I waited patiently for the History of Inuvik meeting to start on Tuesday evening. I saw the advertisement in the newspaper. We met at the library.
Turns out an eclectic mix of people attend these meetings—a United Nations mix. The East African countries were represented, Philippines, two Gwichen ladies (one with a five year old), and an older gal, an Inuvialuit, finishing some craftwork. There’s a fellow my age hanging in the back: Tony is the town’s primary community director. There are a couple middle aged ladies of mixed European descent minus accents, and later, a young gal from the newspaper.
They all seem to know each other—why would they be so interested in attending a history of Inuvik meeting with the rest of us tourists? Actually, am I the only tourist?

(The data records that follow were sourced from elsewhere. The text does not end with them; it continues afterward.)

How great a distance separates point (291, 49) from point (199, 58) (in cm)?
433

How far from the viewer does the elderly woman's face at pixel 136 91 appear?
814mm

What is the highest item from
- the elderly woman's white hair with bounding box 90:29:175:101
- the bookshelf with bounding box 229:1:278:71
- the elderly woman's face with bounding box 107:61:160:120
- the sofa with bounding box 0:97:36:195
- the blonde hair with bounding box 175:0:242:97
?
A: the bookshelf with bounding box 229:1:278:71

We all introduce ourselves. I am an interesting aspect to their meeting. You’re from where? Interior British Columbia. How long have you been here? Six weeks. What brought you here? A medical locum for my husband. And here you are at the meeting—oh, we’re so glad to see new faces to contribute new ideas to our community.
Hmmm, I feel like the odd person out.
A curiously different representation of the town of Inuvik then I would have guessed. Inuit. I expected Inuit. Or in my childhood days, I would have said Eskimos. Dark haired people in fur lined animal pelted jackets and papoosed babies on their backs. Definitely igloos. And lots of snow, of course. Not a French community. Not a Philippino community. Definitely not African people.

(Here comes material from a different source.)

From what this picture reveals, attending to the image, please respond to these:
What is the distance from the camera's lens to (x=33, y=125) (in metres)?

Most surprising of all, the Muslim community will be receiving their first mosque by September. On a barge through Fort MacPherson. Before the last ferry and the water ices over. “Little Mosque on the Tundra”.
I’m told that one hundred countries are represented in this 3500 person town.
I’m also told, this is the planning committee meeting for this summer’s Multination Day: You’re at the wrong meeting.